This problem can be effectively solved in pure numpy by processing the array in chunks:
def find_first(x):
idx, step = 0, 32
while idx < x.size:
nz, = x[idx: idx + step].nonzero()
if len(nz): # found non-zero, return it
return nz[0] + idx
# move to the next chunk, increase step
idx += step
step = min(9600, step + step // 2)
return -1
The array is processed in chunk of size step
. The step
longer the step is, the faster is processing of zeroed-array (worst case). The smaller it is, the faster processing of array with non-zero at the start. The trick is to start with a small step
and increase it exponentially. Moreover, there is no need to increment it above some threshold due to limited benefits.
I've compared the solution with pure ndarary.nonzero and numba solution against 10 million array of floats.
import numpy as np
from numba import jit
from timeit import timeit
def find_first(x):
idx, step = 0, 32
while idx < x.size:
nz, = x[idx: idx + step].nonzero()
if len(nz):
return nz[0] + idx
idx += step
step = min(9600, step + step // 2)
return -1
@jit(nopython=True)
def find_first_numba(vec):
"""return the index of the first occurence of item in vec"""
for i in range(len(vec)):
if vec[i]:
return i
return -1
SIZE = 10_000_000
# First only
x = np.empty(SIZE)
find_first_numba(x[:10])
print('---- FIRST ----')
x[:] = 0
x[0] = 1
print('ndarray.nonzero', timeit(lambda: x.nonzero()[0][0], number=100)*10, 'ms')
print('find_first', timeit(lambda: find_first(x), number=1000), 'ms')
print('find_first_numba', timeit(lambda: find_first_numba(x), number=1000), 'ms')
print('---- LAST ----')
x[:] = 0
x[-1] = 1
print('ndarray.nonzero', timeit(lambda: x.nonzero()[0][0], number=100)*10, 'ms')
print('find_first', timeit(lambda: find_first(x), number=100)*10, 'ms')
print('find_first_numba', timeit(lambda: find_first_numba(x), number=100)*10, 'ms')
print('---- NONE ----')
x[:] = 0
print('ndarray.nonzero', timeit(lambda: x.nonzero()[0], number=100)*10, 'ms')
print('find_first', timeit(lambda: find_first(x), number=100)*10, 'ms')
print('find_first_numba', timeit(lambda: find_first_numba(x), number=100)*10, 'ms')
print('---- ALL ----')
x[:] = 1
print('ndarray.nonzero', timeit(lambda: x.nonzero()[0][0], number=100)*10, 'ms')

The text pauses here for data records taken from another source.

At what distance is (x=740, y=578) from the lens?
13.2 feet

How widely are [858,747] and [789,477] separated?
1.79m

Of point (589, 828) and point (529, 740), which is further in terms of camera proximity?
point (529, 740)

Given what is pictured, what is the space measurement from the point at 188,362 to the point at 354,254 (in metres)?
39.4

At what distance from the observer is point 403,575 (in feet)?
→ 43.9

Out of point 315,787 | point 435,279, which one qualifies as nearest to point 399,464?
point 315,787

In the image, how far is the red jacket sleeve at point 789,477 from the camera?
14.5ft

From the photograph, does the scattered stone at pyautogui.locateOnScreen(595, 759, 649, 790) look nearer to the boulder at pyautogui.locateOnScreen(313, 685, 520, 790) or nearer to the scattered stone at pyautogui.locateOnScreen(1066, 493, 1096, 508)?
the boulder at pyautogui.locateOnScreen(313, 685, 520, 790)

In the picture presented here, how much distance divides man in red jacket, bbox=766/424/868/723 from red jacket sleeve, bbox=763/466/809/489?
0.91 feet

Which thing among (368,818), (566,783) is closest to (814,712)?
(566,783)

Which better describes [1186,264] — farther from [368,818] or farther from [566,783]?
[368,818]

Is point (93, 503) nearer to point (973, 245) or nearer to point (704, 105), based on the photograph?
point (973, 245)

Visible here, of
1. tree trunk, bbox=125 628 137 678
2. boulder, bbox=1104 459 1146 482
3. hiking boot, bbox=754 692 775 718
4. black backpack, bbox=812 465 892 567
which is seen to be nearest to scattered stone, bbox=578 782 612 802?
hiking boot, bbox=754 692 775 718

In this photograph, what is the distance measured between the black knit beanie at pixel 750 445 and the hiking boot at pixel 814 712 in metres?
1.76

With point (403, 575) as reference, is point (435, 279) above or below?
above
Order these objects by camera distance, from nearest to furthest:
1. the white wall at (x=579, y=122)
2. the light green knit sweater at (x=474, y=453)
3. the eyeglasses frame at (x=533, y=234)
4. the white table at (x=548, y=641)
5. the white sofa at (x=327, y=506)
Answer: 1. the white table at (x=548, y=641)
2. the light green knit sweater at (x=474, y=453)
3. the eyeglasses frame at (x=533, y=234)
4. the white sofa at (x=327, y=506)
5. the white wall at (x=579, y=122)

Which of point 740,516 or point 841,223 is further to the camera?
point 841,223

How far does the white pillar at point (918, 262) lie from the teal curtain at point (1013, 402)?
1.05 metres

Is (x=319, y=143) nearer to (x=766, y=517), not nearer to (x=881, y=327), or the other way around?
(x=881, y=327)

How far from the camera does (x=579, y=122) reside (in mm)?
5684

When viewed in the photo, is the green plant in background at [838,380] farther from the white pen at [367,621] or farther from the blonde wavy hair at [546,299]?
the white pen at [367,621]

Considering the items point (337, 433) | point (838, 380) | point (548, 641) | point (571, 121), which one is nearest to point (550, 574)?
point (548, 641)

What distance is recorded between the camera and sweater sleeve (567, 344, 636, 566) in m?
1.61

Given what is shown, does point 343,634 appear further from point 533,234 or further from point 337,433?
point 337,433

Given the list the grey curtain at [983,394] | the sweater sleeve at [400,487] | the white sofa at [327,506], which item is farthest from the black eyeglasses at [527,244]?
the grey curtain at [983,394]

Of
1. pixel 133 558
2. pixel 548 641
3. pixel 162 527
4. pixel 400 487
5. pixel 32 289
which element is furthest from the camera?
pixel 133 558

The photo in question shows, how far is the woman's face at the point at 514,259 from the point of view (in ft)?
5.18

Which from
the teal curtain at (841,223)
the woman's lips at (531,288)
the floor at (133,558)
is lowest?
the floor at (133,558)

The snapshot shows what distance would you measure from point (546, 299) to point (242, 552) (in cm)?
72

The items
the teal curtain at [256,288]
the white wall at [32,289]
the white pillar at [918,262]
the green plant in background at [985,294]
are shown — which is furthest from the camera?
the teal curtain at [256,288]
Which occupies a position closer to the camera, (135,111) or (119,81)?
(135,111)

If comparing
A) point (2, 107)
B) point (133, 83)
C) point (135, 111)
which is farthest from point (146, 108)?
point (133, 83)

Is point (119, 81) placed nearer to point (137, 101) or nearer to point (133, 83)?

print('find_first', timeit(lambda: find_first(x), number=100)*10, 'ms')
print('find_first_numba', timeit(lambda: find_first_numba(x), number=100)*10, 'ms')
And results on my machine:
---- FIRST ----
ndarray.nonzero 54.733994480002366 ms
find_first 0.0013148509997336078 ms
find_first_numba 0.0002839310000126716 ms
---- LAST ----
ndarray.nonzero 54.56336712999928 ms
find_first 25.38929685000312 ms
find_first_numba 8.022820680002951 ms
---- NONE ----
ndarray.nonzero 24.13432420999925 ms
find_first 25.345200140000088 ms
find_first_numba 8.154927100003988 ms
---- ALL ----
ndarray.nonzero 55.753537260002304 ms
find_first 0.0014760300018679118 ms
find_first_numba 0.0004358099977253005 ms
Pure ndarray.nonzero
is definite looser. The numba solution is circa 5 times faster for the best case. It is circa 3 times faster in the worst case.